→ **The data**

────

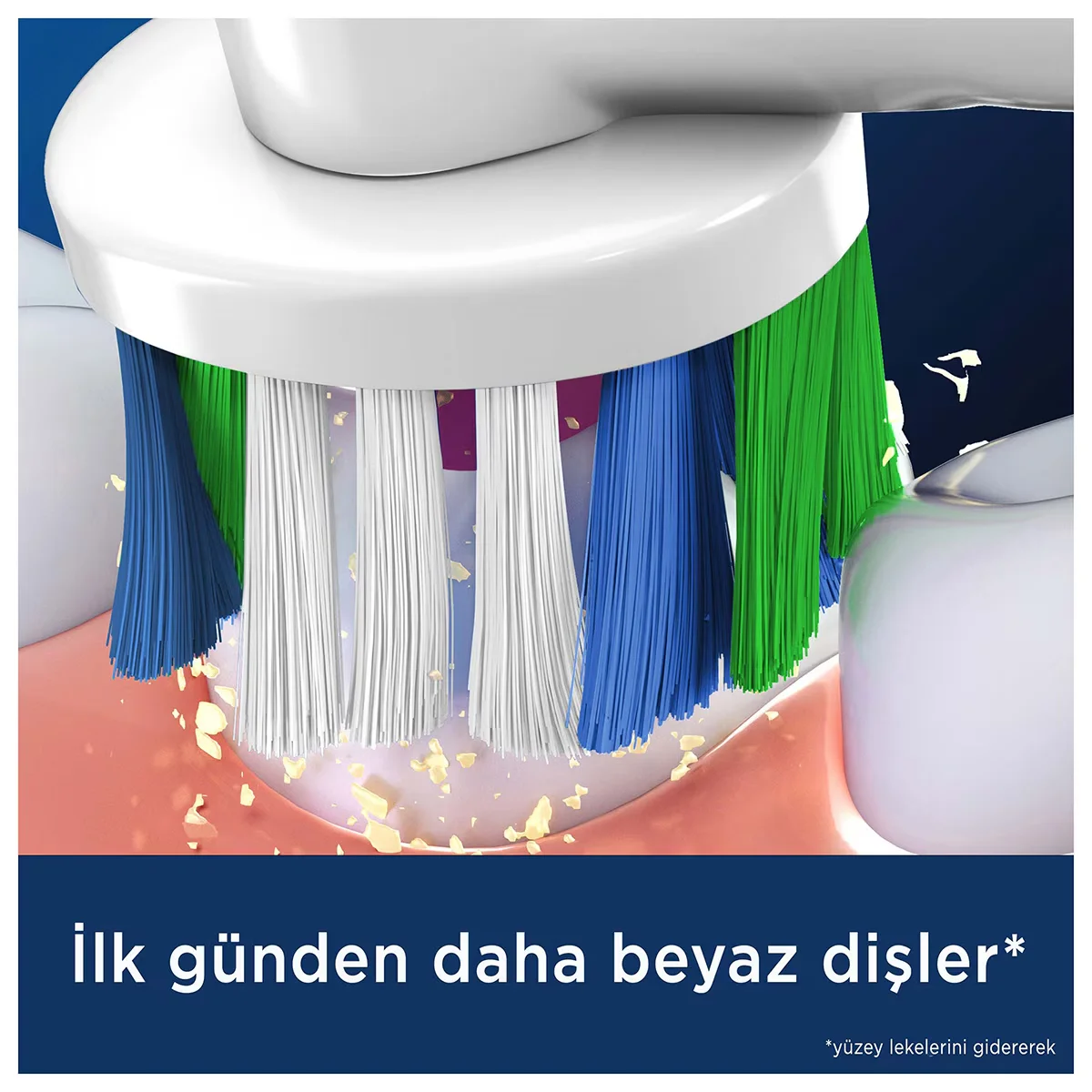 Oral-B رؤوس استبدال فرشاة الأسنان أورال-بي 3 دي لتبييض الأسنان قابلة لإعادة الشحن، 4 قطع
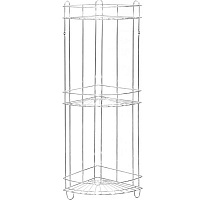 Полиця кутова Lemax 3-х рівнева ЕВА-431 для ванної кімнати 222х222х660 мм 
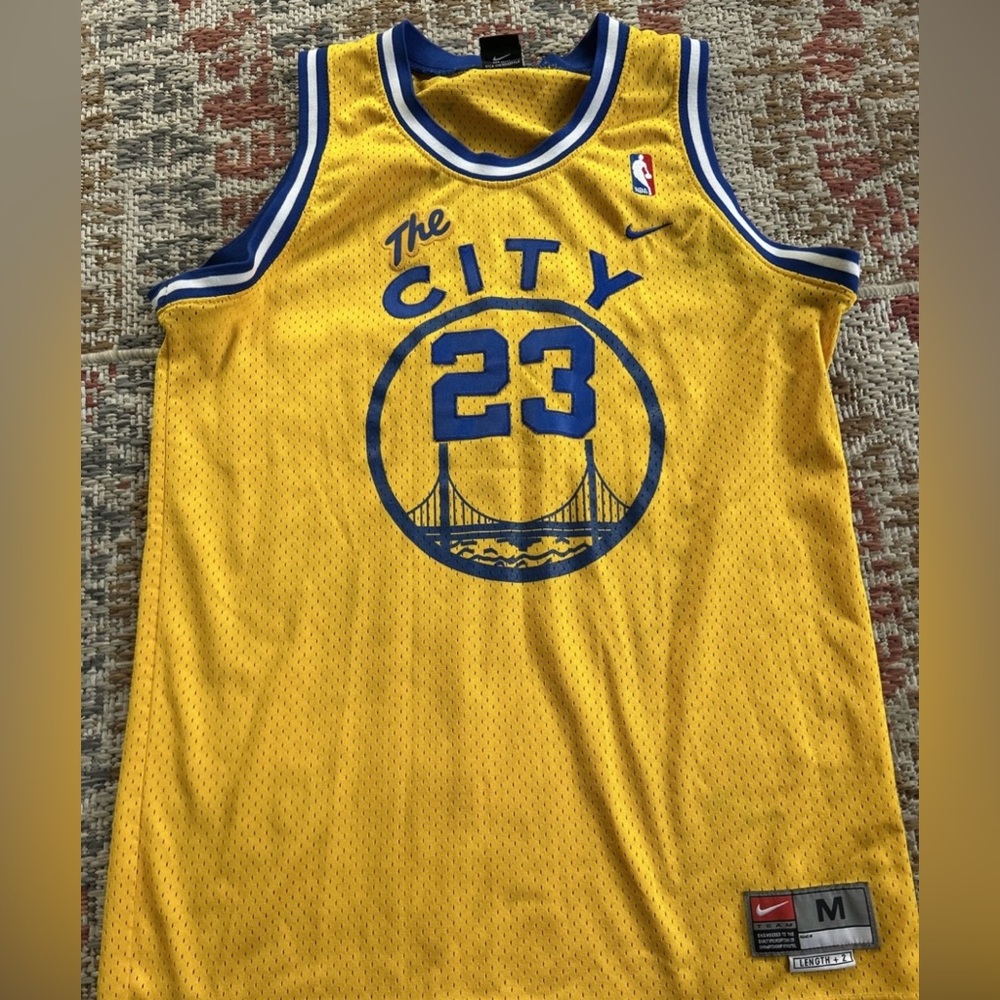 EUC Golden State Warriors Jason Richardson The City Nike Jersey - M (Length +2)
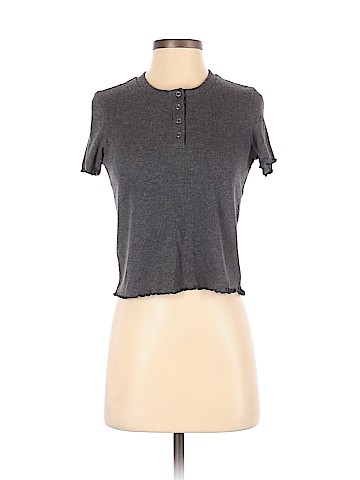 American Eagle Outfitters Short Sleeve Henley (view 1)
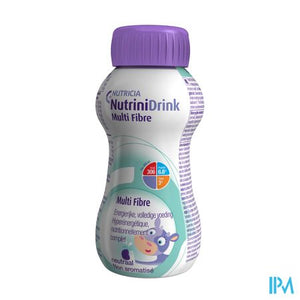 Nutrinidrink Multi Fibre Neutrale smaak Flesje 200ml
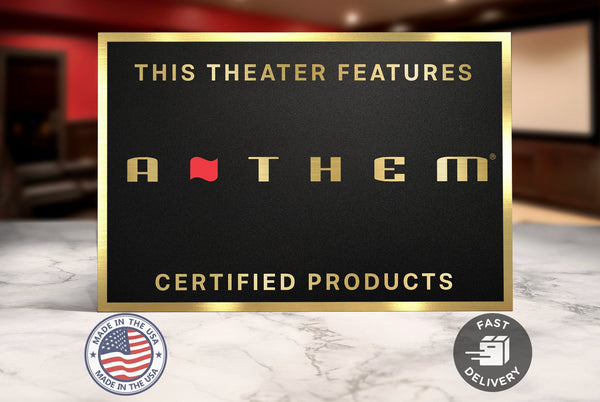 Anthem Home Movie Theater Sign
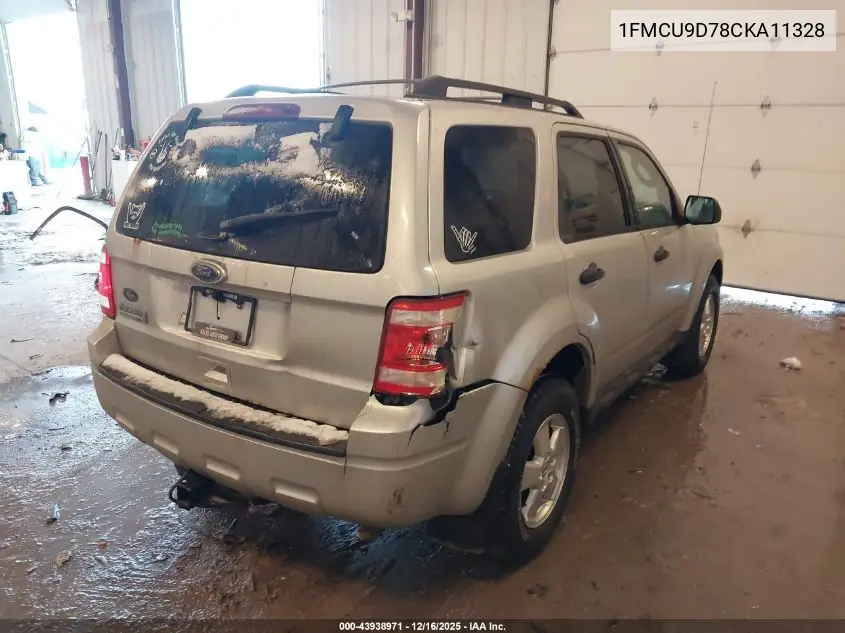 1FMCU9D78CKA11328 2012 Ford Escape Xlt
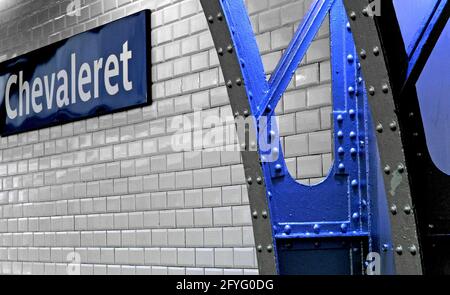 FRANCE. PARIS (75) GARE CHEVALERET, BOULEVARD VINCENT AURIOL. LA STATION EST OUVERTE EN 1909. RUE DE CHEVALERET ÉTAIT DÉJÀ EN 1670, À L'ORIGINE T Banque D'Images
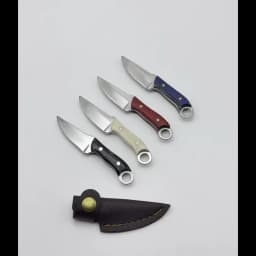 Mini knife, portable box opening knife keychain, pocket knife, Halloween gift, with knife sheath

────

→ **What is expected**
Leave nothing out but the pictures when transcribing the records.

→ **Answer box**
 Oral-B رؤوس استبدال فرشاة الأسنان أورال-بي 3 دي لتبييض الأسنان قابلة لإعادة الشحن، 4 قطع
 Полиця кутова Lemax 3-х рівнева ЕВА-431 для ванної кімнати 222х222х660 мм 
 EUC Golden State Warriors Jason Richardson The City Nike Jersey - M (Length +2)
 American Eagle Outfitters Short Sleeve Henley (view 1)
 Nutrinidrink Multi Fibre Neutrale smaak Flesje 200ml
 Anthem Home Movie Theater Sign
 1FMCU9D78CKA11328 2012 Ford Escape Xlt
 FRANCE. PARIS (75) GARE CHEVALERET, BOULEVARD VINCENT AURIOL. LA STATION EST OUVERTE EN 1909. RUE DE CHEVALERET ÉTAIT DÉJÀ EN 1670, À L'ORIGINE T Banque D'Images
 Mini knife, portable box opening knife keychain, pocket knife, Halloween gift, with knife sheath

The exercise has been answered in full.